Task for the records below: count the lines that contain the word "States" and give only that number.
*** Opening RECORDS PROVIDED ***
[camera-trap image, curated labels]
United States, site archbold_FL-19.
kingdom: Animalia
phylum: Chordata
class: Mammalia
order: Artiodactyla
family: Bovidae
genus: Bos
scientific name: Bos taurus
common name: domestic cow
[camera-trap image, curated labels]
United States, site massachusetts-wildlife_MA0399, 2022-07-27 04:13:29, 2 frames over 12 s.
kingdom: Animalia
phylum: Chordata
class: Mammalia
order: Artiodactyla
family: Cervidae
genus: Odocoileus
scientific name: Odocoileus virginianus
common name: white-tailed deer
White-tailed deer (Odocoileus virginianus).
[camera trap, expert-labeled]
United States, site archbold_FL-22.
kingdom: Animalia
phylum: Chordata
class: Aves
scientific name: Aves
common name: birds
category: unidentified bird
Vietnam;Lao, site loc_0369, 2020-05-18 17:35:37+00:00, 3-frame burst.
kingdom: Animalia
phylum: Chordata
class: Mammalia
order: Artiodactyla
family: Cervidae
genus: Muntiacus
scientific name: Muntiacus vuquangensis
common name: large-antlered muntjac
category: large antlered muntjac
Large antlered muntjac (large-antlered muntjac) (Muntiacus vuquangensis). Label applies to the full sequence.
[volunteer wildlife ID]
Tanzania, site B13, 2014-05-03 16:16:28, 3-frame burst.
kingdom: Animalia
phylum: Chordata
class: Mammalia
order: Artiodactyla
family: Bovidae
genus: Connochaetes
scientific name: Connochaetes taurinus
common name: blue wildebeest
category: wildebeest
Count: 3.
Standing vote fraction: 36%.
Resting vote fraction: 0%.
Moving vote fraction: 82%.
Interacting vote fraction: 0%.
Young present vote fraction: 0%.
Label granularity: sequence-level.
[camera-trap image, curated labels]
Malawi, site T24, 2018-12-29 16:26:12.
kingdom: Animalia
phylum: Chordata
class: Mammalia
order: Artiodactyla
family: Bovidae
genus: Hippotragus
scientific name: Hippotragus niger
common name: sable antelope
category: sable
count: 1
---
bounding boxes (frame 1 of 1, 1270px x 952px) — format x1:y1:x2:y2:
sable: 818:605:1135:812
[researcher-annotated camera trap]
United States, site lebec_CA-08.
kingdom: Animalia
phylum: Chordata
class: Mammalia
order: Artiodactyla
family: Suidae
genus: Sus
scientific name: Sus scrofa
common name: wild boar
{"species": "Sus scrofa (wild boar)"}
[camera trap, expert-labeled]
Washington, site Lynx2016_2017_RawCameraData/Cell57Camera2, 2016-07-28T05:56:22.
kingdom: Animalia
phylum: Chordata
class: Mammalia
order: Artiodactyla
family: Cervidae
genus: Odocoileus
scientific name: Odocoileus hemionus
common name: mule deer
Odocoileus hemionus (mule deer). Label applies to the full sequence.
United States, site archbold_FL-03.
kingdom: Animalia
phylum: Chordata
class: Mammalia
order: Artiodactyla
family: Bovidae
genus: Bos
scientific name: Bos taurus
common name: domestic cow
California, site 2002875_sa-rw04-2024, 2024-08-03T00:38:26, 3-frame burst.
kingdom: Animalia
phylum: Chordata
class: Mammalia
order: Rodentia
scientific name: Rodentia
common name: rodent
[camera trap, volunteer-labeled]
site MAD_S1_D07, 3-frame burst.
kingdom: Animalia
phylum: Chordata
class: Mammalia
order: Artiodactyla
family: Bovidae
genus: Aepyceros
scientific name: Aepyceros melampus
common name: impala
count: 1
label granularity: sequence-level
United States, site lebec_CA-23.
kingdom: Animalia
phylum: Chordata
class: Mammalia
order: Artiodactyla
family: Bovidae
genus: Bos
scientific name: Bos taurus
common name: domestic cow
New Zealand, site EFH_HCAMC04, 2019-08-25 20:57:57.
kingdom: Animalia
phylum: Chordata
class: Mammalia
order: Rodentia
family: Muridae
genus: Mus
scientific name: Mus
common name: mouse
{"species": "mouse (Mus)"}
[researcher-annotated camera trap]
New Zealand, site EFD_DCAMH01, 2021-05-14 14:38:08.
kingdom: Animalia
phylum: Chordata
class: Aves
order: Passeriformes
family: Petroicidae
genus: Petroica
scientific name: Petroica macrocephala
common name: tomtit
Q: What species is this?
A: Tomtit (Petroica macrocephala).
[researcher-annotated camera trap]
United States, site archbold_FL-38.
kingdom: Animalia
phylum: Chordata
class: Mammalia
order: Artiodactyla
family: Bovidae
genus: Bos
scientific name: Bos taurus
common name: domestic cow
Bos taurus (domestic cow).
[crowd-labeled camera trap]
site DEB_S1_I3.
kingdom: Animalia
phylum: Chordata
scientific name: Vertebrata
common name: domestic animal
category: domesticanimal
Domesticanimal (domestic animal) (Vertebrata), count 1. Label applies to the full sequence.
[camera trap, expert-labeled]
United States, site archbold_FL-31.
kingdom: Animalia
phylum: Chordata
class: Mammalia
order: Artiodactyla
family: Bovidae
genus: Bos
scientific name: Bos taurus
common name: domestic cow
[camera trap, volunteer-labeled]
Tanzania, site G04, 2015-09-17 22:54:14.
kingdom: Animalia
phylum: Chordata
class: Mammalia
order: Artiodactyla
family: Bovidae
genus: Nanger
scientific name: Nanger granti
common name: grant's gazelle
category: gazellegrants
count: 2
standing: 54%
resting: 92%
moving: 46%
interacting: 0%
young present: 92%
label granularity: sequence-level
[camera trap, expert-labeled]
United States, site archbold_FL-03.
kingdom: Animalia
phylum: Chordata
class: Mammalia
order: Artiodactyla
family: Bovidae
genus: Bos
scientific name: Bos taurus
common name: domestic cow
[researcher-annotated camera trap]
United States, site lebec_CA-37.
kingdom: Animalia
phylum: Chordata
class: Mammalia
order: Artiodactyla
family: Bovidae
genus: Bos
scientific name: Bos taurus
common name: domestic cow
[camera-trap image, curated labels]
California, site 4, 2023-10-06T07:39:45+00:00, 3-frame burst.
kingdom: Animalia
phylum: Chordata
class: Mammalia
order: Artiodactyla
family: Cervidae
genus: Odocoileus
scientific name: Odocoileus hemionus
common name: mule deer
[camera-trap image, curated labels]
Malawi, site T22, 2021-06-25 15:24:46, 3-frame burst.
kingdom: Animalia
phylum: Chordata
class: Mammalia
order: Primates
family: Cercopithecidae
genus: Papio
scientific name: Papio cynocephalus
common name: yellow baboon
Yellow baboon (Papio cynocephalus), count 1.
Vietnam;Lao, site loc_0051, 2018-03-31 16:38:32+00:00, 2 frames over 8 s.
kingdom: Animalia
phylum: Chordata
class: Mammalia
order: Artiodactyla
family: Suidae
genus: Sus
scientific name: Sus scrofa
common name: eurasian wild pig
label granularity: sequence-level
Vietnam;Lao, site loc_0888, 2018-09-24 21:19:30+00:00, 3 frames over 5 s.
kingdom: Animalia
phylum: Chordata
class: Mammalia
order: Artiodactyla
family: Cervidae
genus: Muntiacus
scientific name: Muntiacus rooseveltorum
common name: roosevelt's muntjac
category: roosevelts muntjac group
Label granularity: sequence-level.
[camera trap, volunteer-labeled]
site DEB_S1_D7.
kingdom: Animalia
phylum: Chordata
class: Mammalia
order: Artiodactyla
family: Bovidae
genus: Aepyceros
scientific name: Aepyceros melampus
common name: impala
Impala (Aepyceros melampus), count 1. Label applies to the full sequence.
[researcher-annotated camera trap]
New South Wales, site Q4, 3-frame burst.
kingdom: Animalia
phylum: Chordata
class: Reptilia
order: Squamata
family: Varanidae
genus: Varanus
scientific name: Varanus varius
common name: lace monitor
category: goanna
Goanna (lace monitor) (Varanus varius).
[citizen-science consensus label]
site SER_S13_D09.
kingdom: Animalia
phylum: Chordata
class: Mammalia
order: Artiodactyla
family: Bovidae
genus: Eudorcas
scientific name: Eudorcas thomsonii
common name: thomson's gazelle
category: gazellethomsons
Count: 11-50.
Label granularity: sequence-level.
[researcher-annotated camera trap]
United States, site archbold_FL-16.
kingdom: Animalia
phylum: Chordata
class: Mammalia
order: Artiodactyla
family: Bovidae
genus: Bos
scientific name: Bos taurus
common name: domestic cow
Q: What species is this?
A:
*** Closing RECORDS PROVIDED ***
RESPONSE AREA
11